Segment Open

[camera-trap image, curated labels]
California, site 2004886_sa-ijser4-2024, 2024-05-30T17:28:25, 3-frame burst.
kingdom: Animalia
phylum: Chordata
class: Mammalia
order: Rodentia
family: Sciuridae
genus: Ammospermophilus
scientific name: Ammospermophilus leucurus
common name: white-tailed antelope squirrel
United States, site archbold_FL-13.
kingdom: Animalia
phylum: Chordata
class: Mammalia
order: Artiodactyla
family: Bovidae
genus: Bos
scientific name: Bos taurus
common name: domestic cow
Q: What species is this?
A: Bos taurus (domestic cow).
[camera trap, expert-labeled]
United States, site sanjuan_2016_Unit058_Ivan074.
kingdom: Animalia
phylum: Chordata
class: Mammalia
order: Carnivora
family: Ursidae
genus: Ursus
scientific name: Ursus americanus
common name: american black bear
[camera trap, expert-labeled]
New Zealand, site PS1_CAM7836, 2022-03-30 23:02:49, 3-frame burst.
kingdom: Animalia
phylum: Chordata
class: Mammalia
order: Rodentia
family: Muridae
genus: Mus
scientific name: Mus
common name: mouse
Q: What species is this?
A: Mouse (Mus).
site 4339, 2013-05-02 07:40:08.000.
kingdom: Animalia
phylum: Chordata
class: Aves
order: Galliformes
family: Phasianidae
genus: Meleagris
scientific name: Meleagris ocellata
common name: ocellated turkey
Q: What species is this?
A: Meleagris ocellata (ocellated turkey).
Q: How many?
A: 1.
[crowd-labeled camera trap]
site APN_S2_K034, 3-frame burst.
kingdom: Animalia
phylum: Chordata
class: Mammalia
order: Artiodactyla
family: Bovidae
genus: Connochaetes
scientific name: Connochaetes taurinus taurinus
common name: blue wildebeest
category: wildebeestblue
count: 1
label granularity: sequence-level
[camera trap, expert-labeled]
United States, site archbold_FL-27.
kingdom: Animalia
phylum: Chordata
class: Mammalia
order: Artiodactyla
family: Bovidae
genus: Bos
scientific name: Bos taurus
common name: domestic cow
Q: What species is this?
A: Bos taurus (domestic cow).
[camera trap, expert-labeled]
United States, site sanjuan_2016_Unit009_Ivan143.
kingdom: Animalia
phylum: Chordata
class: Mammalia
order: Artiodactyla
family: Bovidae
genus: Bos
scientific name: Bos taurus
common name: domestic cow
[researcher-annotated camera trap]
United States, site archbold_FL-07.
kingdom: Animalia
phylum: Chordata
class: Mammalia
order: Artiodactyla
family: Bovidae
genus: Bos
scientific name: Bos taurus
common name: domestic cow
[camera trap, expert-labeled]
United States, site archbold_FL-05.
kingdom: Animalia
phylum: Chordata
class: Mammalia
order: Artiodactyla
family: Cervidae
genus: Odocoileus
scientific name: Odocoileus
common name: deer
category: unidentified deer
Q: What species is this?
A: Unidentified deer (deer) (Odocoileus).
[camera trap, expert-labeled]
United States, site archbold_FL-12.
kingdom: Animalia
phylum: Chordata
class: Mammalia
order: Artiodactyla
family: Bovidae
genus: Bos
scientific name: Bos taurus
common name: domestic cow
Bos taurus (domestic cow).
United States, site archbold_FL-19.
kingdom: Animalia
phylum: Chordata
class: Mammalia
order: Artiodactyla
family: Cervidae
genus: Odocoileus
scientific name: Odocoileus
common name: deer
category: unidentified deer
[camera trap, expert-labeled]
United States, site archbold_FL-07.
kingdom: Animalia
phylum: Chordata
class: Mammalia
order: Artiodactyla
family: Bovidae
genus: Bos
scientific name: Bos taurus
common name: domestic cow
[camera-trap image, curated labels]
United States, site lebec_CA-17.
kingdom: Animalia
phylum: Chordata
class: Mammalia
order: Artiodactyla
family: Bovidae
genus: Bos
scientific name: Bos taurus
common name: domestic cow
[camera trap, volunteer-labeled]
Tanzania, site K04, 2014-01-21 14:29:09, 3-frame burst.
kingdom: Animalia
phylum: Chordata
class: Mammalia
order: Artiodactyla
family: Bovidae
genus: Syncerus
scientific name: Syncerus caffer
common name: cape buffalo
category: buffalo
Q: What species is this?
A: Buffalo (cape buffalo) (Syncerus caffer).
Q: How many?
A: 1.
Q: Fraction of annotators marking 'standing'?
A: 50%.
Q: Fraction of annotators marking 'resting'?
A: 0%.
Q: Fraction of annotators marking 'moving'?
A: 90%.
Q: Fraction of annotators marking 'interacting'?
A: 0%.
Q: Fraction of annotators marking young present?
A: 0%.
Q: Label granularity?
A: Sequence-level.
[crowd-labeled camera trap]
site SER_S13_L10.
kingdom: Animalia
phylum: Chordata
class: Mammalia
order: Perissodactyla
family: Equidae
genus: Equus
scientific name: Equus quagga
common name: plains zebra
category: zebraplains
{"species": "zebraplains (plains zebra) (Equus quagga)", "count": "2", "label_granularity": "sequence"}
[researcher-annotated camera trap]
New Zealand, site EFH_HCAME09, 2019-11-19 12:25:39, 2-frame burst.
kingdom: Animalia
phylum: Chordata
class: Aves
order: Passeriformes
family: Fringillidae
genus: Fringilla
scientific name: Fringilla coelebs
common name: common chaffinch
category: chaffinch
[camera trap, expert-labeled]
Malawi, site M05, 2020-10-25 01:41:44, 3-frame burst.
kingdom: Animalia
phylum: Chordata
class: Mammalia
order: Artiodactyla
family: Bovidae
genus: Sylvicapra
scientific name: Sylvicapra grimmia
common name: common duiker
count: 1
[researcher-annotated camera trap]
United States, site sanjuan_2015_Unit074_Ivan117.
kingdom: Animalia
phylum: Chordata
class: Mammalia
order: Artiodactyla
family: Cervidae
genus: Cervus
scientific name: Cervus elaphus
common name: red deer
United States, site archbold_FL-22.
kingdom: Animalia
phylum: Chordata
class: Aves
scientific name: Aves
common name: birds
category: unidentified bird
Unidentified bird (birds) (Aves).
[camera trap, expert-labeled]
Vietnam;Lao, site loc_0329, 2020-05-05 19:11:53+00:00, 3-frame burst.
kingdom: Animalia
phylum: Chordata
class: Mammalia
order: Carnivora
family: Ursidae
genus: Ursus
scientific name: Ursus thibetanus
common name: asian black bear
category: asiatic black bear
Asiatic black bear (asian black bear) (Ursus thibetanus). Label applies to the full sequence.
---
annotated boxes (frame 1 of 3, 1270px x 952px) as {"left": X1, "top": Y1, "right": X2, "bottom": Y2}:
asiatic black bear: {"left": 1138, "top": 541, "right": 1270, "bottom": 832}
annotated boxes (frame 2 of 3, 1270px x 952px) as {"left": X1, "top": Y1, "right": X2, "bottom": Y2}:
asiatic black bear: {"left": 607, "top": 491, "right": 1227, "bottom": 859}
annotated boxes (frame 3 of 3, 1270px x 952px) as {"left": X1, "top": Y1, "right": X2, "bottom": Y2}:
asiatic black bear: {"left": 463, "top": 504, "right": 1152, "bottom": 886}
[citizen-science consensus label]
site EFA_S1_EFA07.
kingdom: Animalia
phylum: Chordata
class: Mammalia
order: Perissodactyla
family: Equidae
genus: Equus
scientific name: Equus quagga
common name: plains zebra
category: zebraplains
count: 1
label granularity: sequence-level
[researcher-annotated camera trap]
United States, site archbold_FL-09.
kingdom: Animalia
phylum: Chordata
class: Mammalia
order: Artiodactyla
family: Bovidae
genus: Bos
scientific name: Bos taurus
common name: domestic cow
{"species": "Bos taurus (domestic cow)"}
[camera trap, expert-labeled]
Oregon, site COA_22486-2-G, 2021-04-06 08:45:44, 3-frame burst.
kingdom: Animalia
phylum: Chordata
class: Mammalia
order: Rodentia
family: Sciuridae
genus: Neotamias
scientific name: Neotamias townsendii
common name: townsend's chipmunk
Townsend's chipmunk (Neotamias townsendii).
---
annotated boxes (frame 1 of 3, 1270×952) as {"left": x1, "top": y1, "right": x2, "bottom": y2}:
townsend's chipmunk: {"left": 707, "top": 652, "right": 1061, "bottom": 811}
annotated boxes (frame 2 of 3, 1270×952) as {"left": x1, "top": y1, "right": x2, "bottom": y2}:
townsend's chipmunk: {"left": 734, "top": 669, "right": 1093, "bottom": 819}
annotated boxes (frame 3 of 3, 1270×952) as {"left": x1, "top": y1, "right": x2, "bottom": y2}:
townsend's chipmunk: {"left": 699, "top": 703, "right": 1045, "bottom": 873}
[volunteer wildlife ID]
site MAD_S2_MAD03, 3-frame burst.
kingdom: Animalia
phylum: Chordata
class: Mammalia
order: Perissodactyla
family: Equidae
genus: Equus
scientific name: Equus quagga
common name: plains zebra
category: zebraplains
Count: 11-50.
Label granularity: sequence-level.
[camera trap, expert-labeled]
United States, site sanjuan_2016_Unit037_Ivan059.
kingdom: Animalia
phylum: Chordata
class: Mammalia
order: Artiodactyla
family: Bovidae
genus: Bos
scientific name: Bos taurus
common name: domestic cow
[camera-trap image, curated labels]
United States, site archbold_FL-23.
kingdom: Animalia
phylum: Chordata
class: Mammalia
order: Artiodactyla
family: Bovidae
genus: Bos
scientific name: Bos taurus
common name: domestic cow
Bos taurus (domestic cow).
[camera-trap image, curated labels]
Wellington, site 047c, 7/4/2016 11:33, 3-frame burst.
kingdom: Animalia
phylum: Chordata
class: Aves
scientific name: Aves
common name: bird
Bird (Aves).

Segment Closed

Extract from the records above the lines from the one containing "common name: common chaffinch" to the one containing "genus: Sylvicapra", both lines included, exactly as they appear and with nothing else.

* _WRITTEN SOLUTION_
common name: common chaffinch
category: chaffinch
[camera trap, expert-labeled]
Malawi, site M05, 2020-10-25 01:41:44, 3-frame burst.
kingdom: Animalia
phylum: Chordata
class: Mammalia
order: Artiodactyla
family: Bovidae
genus: Sylvicapra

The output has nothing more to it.